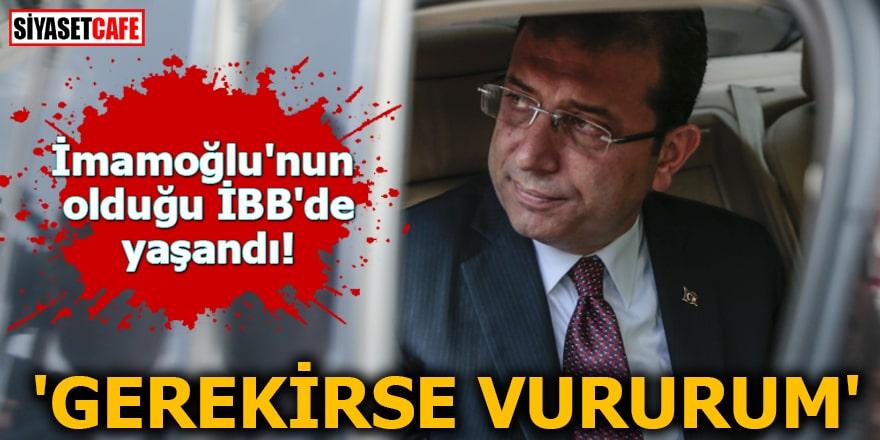 İmamoğlu'nun olduğu İBB'de yaşandı 'Gerekirse vururum'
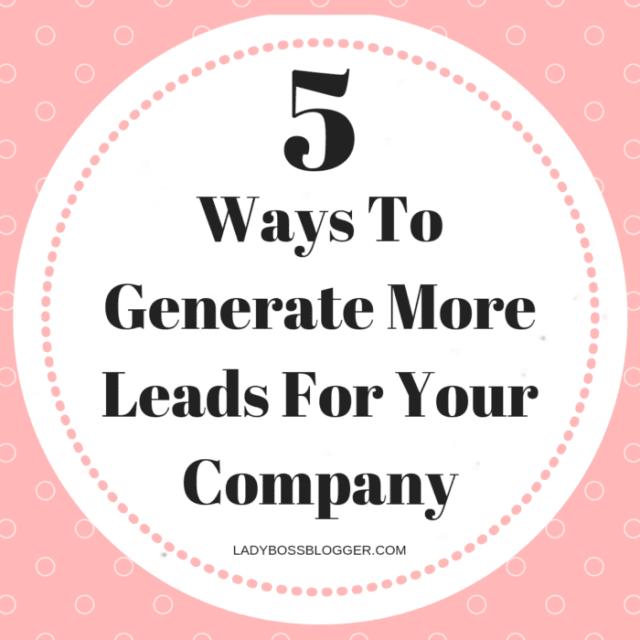 generate leads ladybossblogger elaine rau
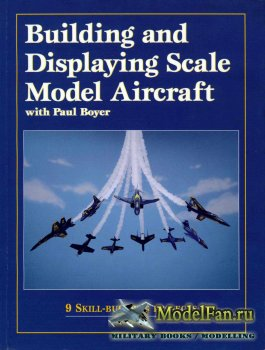 Kalmbach - Building & Displaying Scale Model Aircraft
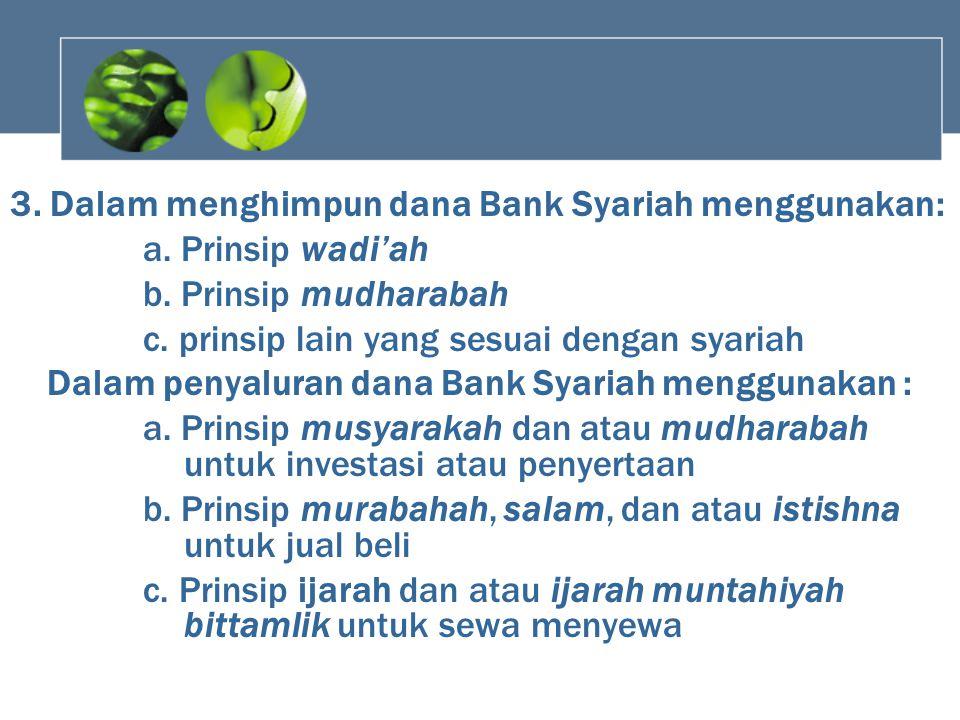 3. Dalam menghimpun dana Bank Syariah menggunakan:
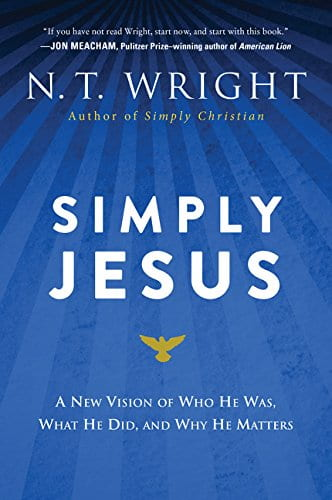 Cover of the book Simply Jesus by N. T. Wright Sub title: A new vision of who He was, what He did, and why He matters
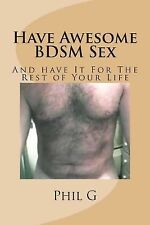 Have Awesome BDSM Sex by Phil G (2013, Paperback)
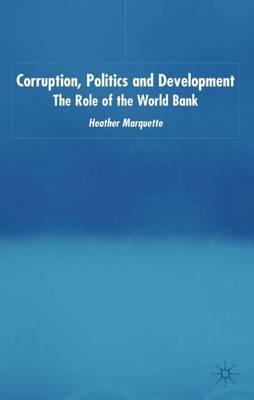 Corruption, Politics and Development: The Role of the World Bank - International Political Economy Series (Hardback)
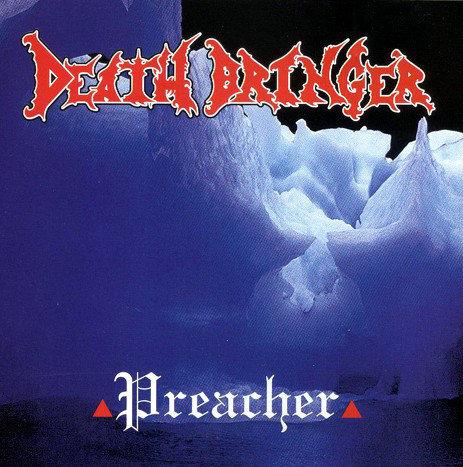 Death Bringer - Preacher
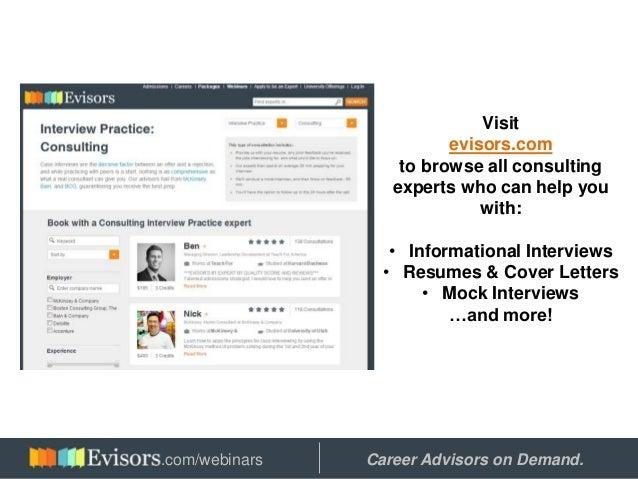 Visit evisors.com to browse all consulting experts who can help you with: • Informational Interviews • Resumes & Cover Let...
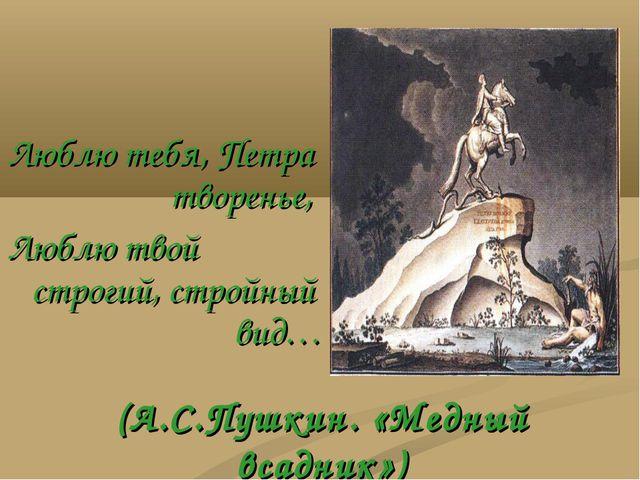 (А.С.Пушкин. «Медный всадник») Люблю тебя, Петра  творенье, Люблю твой стр...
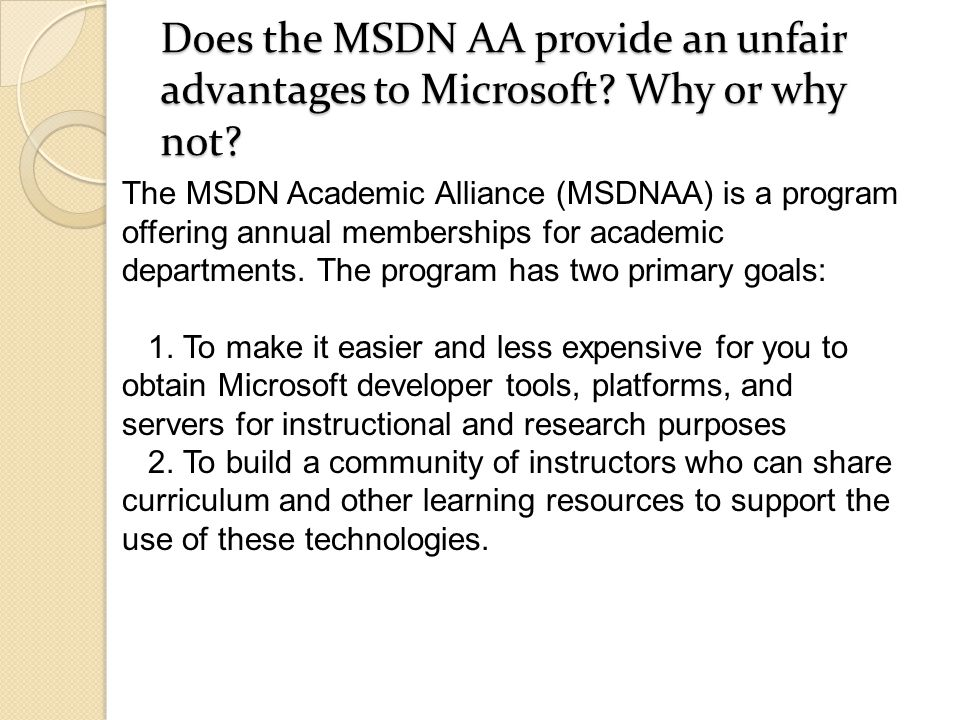 Does the MSDN AA provide an unfair advantages to Microsoft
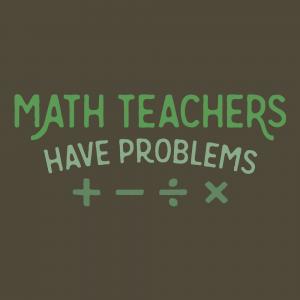 math-teachers-have-problems-t-tee-shirt-mug-hoodie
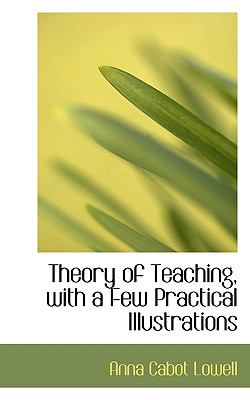 Theory of Teaching, with a Few Practical Illustrations  N/A 9781116783766 Front Cover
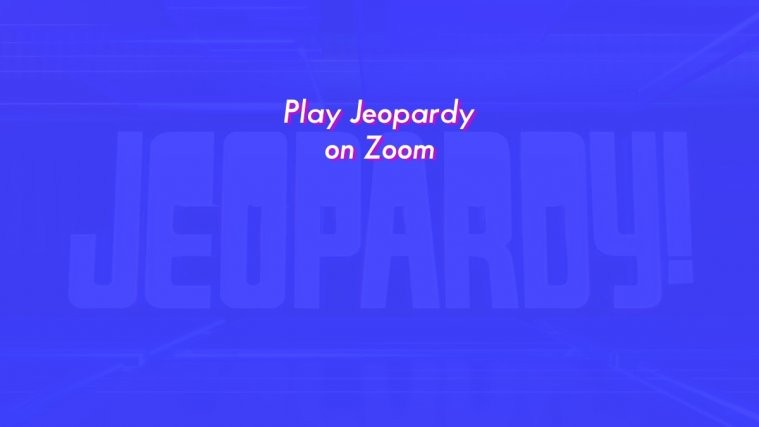 Play Jeopardy On Zoom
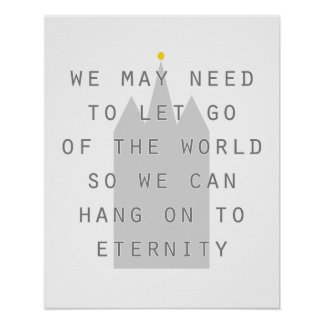 let go of world hang on to eternity poster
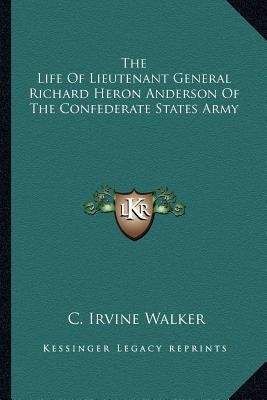 The Life of Lieutenant General Richard Heron Anderson of the Confederate States Army (Paperback): C. Irvine Walker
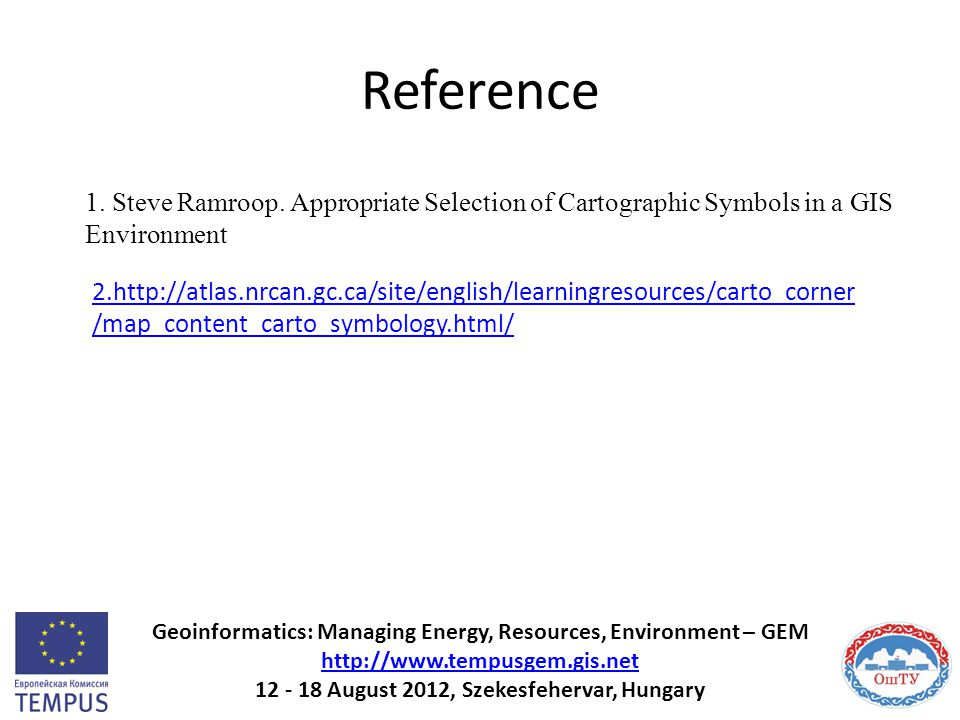 Reference 1. Steve Ramroop. Appropriate Selection of Cartographic Symbols in a GIS Environment.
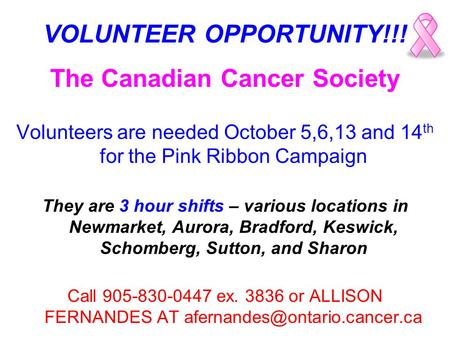 VOLUNTEER OPPORTUNITY!!! The Canadian Cancer Society Volunteers are needed October 5,6,13 and 14 th for the Pink Ribbon Campaign They are 3 hour shifts.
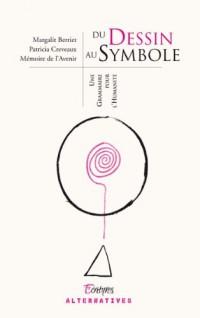 Du dessin au symbole : Une grammaire pour l'Humanité, 300 illustrations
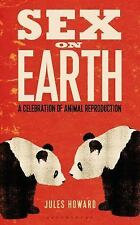 Sex on Earth: A Celebration of Animal Reproduction, Howard, Jules, Good Conditio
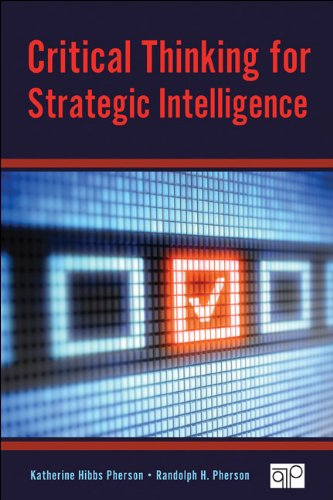 Critical Thinking for Strategic Intelligence   2013 (Revised) edition cover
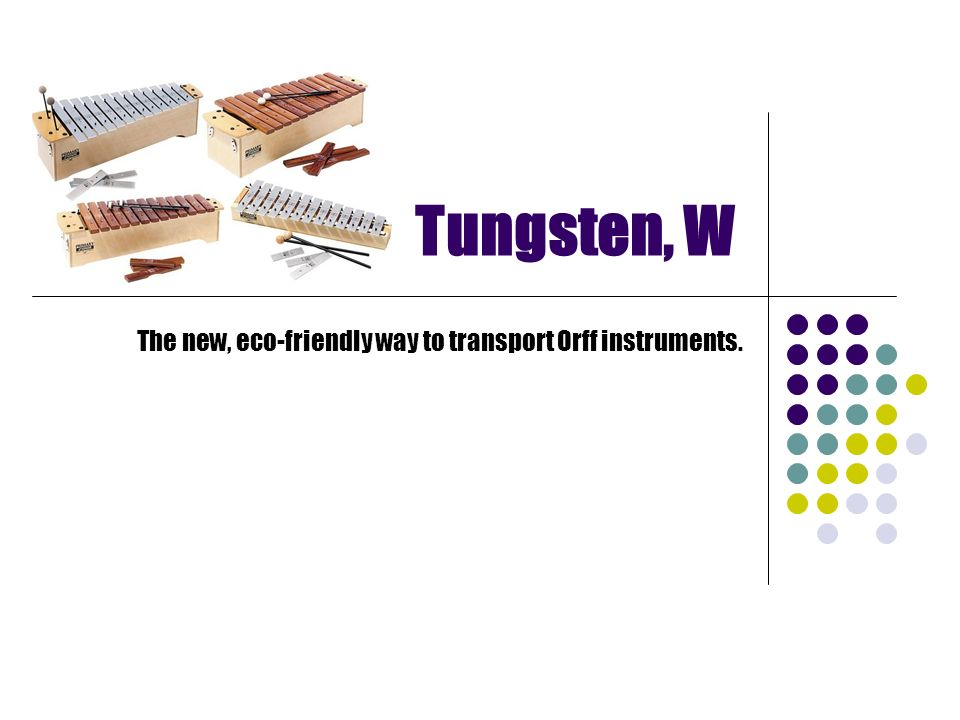 Tungsten, W The new, eco-friendly way to transport Orff instruments.
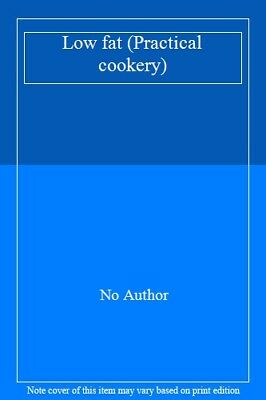 Low fat (Practical cookery),No Author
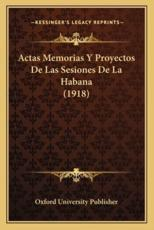 Actas Memorias Y Proyectos De Las Sesiones De La Habana (1918) - Oxford University Publisher (author)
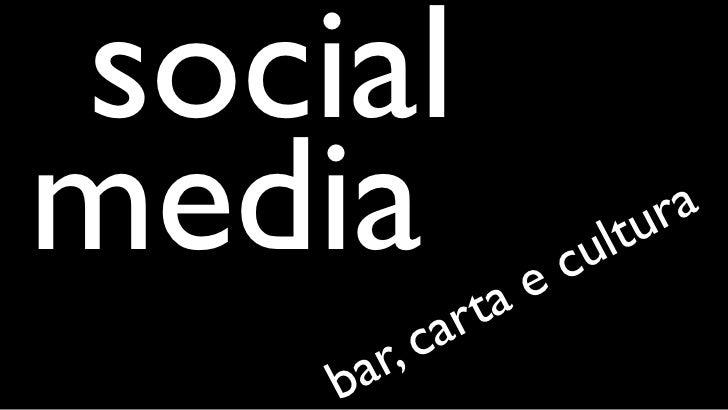 socialmedia           t a e   c u ltu r a          car    b ar,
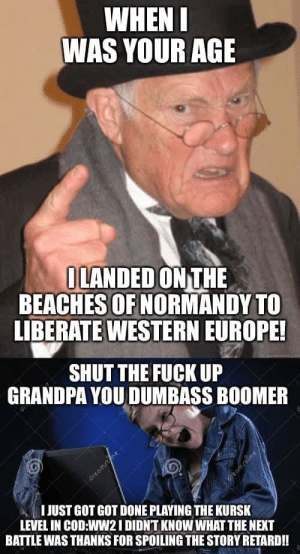 Grandpa, Death, and Europe: WHEN I  WAS YOUR AGE  OLANDED ON THE  BEACHES OF NORMANDY TO  LIBERATE WESTERN EUROPE!  SHUT THE FUCK UP  GRANDPA YOU DUMBASS BOOMER  IJUST GOT GOT DONE PLAYING THE KURSK  LEVEL IN COD:WW2I DIDNT KNOW WHAT THE NEXT  reambime  BATTLE WAS THANKS FOR SPOILING THE STORY RETARD!!  dreomsme i hayte old peeple dey stink of death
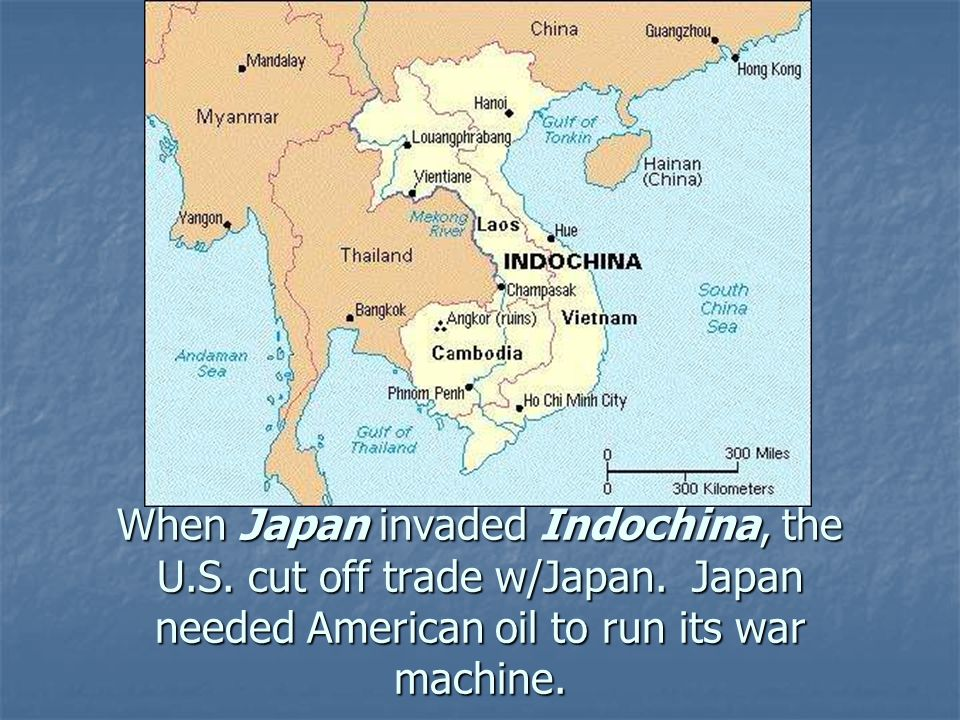 When Japan invaded Indochina, the U. S. cut off trade w/Japan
——
[Task prompt]
If a record contains a picture, omit the picture and repeat everything else exactly.

[Response to the task]
 İmamoğlu'nun olduğu İBB'de yaşandı 'Gerekirse vururum'
 generate leads ladybossblogger elaine rau
 Kalmbach - Building & Displaying Scale Model Aircraft
 3. Dalam menghimpun dana Bank Syariah menggunakan:
 Cover of the book Simply Jesus by N. T. Wright Sub title: A new vision of who He was, what He did, and why He matters
 Have Awesome BDSM Sex by Phil G (2013, Paperback)
 Corruption, Politics and Development: The Role of the World Bank - International Political Economy Series (Hardback)
 Death Bringer - Preacher
 Visit evisors.com to browse all consulting experts who can help you with: • Informational Interviews • Resumes & Cover Let...
 (А.С.Пушкин. «Медный всадник») Люблю тебя, Петра  творенье, Люблю твой стр...
 Does the MSDN AA provide an unfair advantages to Microsoft
 math-teachers-have-problems-t-tee-shirt-mug-hoodie
 Theory of Teaching, with a Few Practical Illustrations  N/A 9781116783766 Front Cover
 Play Jeopardy On Zoom
 let go of world hang on to eternity poster
 The Life of Lieutenant General Richard Heron Anderson of the Confederate States Army (Paperback): C. Irvine Walker
 Reference 1. Steve Ramroop. Appropriate Selection of Cartographic Symbols in a GIS Environment.
 VOLUNTEER OPPORTUNITY!!! The Canadian Cancer Society Volunteers are needed October 5,6,13 and 14 th for the Pink Ribbon Campaign They are 3 hour shifts.
 Du dessin au symbole : Une grammaire pour l'Humanité, 300 illustrations
 Sex on Earth: A Celebration of Animal Reproduction, Howard, Jules, Good Conditio
 Critical Thinking for Strategic Intelligence   2013 (Revised) edition cover
 Tungsten, W The new, eco-friendly way to transport Orff instruments.
 Low fat (Practical cookery),No Author
 Actas Memorias Y Proyectos De Las Sesiones De La Habana (1918) - Oxford University Publisher (author)
 socialmedia           t a e   c u ltu r a          car    b ar,
 Grandpa, Death, and Europe: WHEN I  WAS YOUR AGE  OLANDED ON THE  BEACHES OF NORMANDY TO  LIBERATE WESTERN EUROPE!  SHUT THE FUCK UP  GRANDPA YOU DUMBASS BOOMER  IJUST GOT GOT DONE PLAYING THE KURSK  LEVEL IN COD:WW2I DIDNT KNOW WHAT THE NEXT  reambime  BATTLE WAS THANKS FOR SPOILING THE STORY RETARD!!  dreomsme i hayte old peeple dey stink of death
 When Japan invaded Indochina, the U. S. cut off trade w/Japan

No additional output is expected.